During last year’s Society for Endocrinology BES conference in Harrogate, the Adrenal and Cardiovascular Network took the opportunity to run a Research Incubator Meeting. We had issued a call for abstracts for research proposals, which had attracted two excellent presentations that concisely outlined specific plans and projects. The amassed expertise that gathered in the room for the session included some who had been specifically invited to provide all the knowledge and experience needed to facilitate proposal development. This meant we were able to ask all the relevant questions of the speakers and to offer constructive advice during the event.

As a Network Convenor, I felt that the session was a great success:

  • Despite the early hour, it was well attended, attracting more than 50 people.
  • We achieved our aim of a friendly, constructive and unintimidating atmosphere to help, not hinder, research. (The last thing we wanted was for enthusiastic young researchers to be shot down!)
  • The session was bursting with relevant and helpful conversation.
  • Plans were made and follow-up discussions held with key individuals, with the aim of submitting fellowship and grant applications to try and secure funding for the proposals.

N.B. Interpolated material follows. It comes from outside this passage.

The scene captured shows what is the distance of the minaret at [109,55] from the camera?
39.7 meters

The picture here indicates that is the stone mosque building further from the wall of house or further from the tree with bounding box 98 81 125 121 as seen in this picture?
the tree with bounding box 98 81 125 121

Progress since has seen applications submitted which will hopefully be successful. Decisions are currently awaited. Certainly, I would like to think that the session at SfE BES 2017 helped to refine and improve the research ideas that were presented and to bring key people together.

Building on that success, we plan to run a similar session this year at SfE BES in Glasgow. We encourage as many people as possible to submit their research ideas for the Adrenal and Cardiovascular Network Research Incubator Meeting.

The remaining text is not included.